Segment Start: PROVIDED DATA

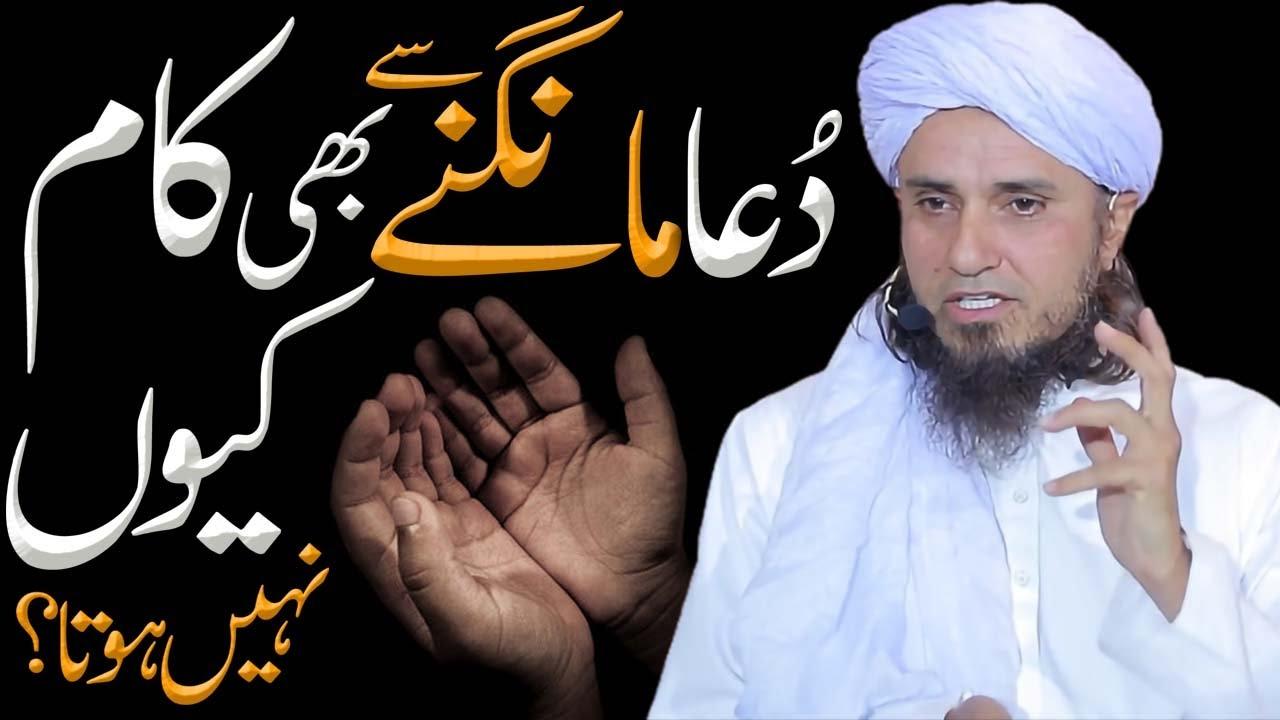Dua mangnay say bhi kaam kion nahin hota?  Mufti Tariq Masood Speeches 🕋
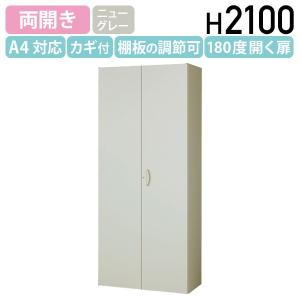 両開き書庫 W900 D450 H2100 スチール書庫 スチール書棚 オフィス書庫 オフィス書棚 システム収納庫 代引不可 858808 法人宛限定|kagukuro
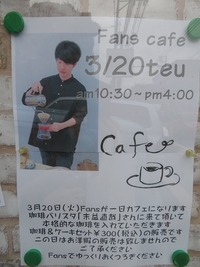 Fans cafe (2)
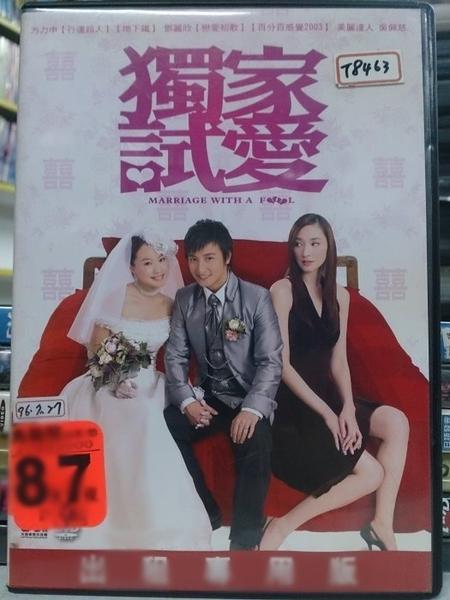 挖寶二手片-O02-013-正版DVD-華語【獨家試愛】-方力申 鄧麗欣 吳佩慈(直購價)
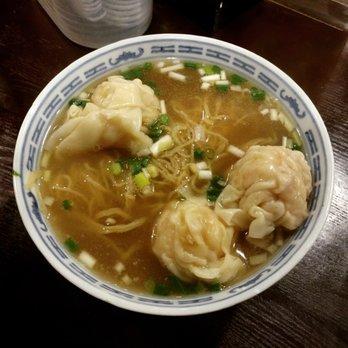 Photo of 沾仔記 - Hong Kong. Giant Prawn Wonton Soup!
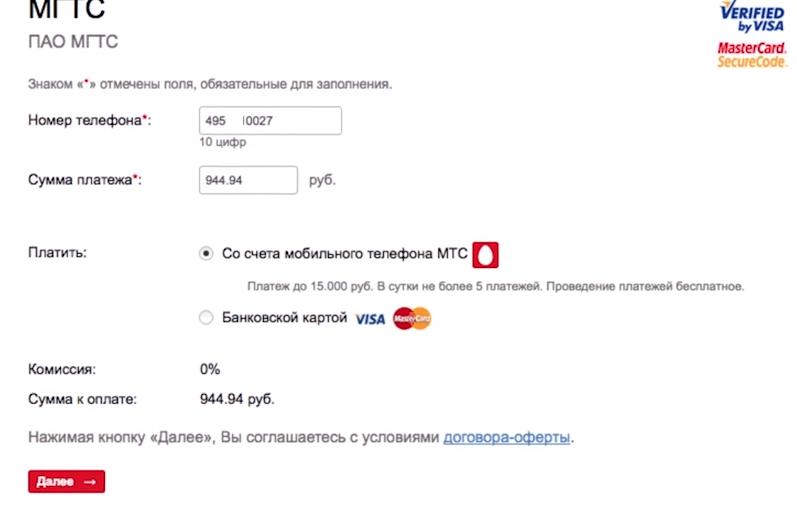 Оплата услуг компании МГТС через Личный кабинет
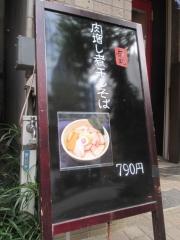 【新店】中華そば 無垢-9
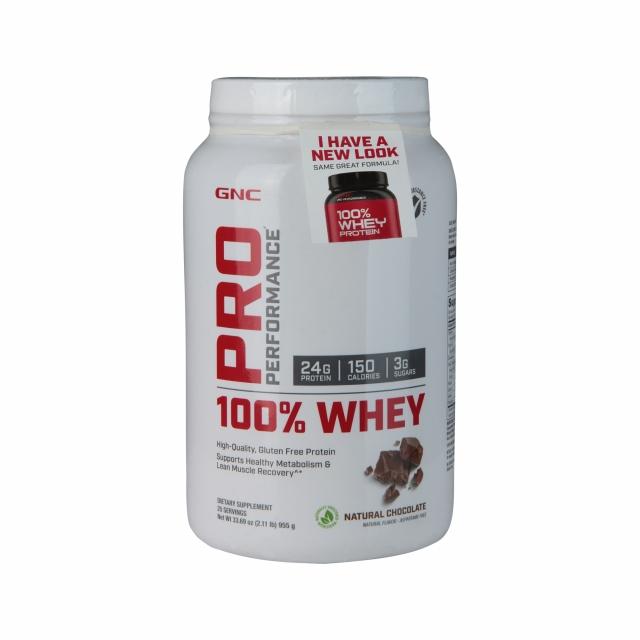 GNC健安喜美国进口100%乳清蛋白粉巧克力味健身塑形955g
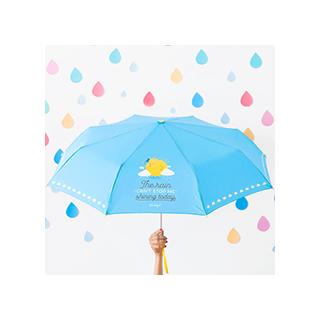 Umbrella - the rain can't stop me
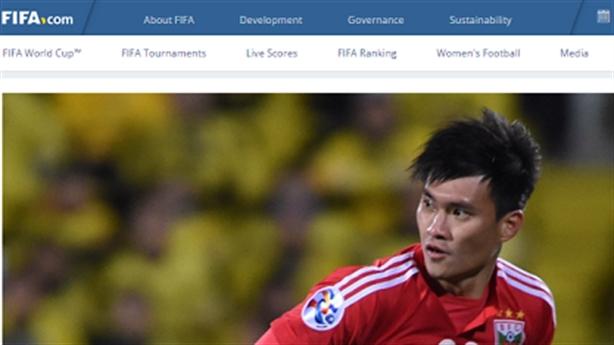 Lê Công Vinh xuất hiện trên trang chủ FIFA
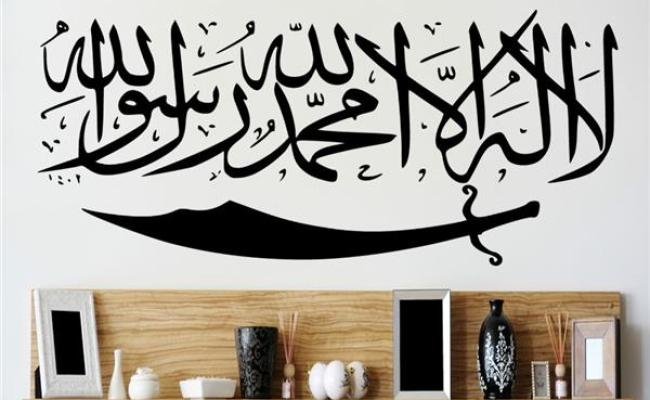 Islamic Wall Stickers Wall Art Home End 8 1 2020 12 15 Am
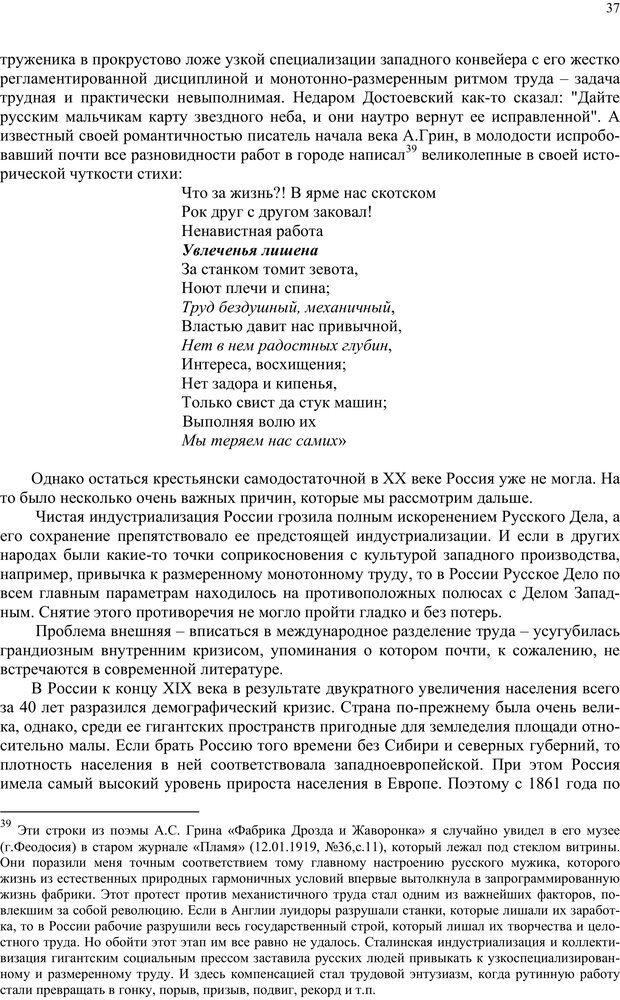 PDF. Российский ренессанс в XXI веке. Сухонос С. И. Страница 36. Читать онлайн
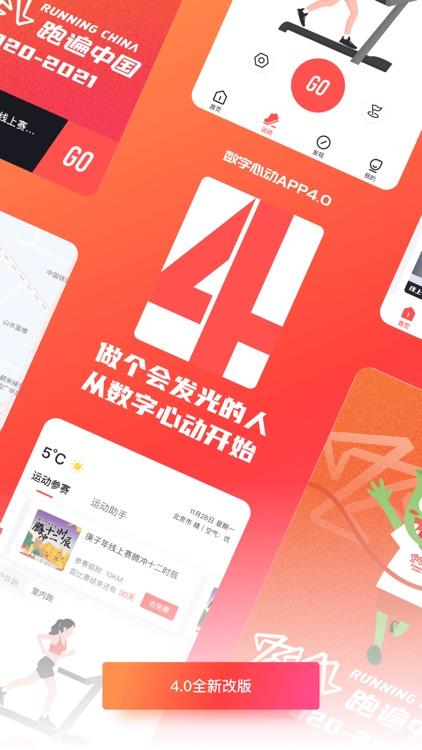 数字心动-跑遍中国马拉松赛事线上报名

Segment End: PROVIDED DATA

Repeat exactly the lines from the first line of the records above through the line containing "Islamic Wall Stickers", both included. Leave out the pictures.

Dua mangnay say bhi kaam kion nahin hota?  Mufti Tariq Masood Speeches 🕋
 両開き書庫 W900 D450 H2100 スチール書庫 スチール書棚 オフィス書庫 オフィス書棚 システム収納庫 代引不可 858808 法人宛限定|kagukuro
 Fans cafe (2)
 挖寶二手片-O02-013-正版DVD-華語【獨家試愛】-方力申 鄧麗欣 吳佩慈(直購價)
 Photo of 沾仔記 - Hong Kong. Giant Prawn Wonton Soup!
 Оплата услуг компании МГТС через Личный кабинет
 【新店】中華そば 無垢-9
 GNC健安喜美国进口100%乳清蛋白粉巧克力味健身塑形955g
 Umbrella - the rain can't stop me
 Lê Công Vinh xuất hiện trên trang chủ FIFA
 Islamic Wall Stickers Wall Art Home End 8 1 2020 12 15 Am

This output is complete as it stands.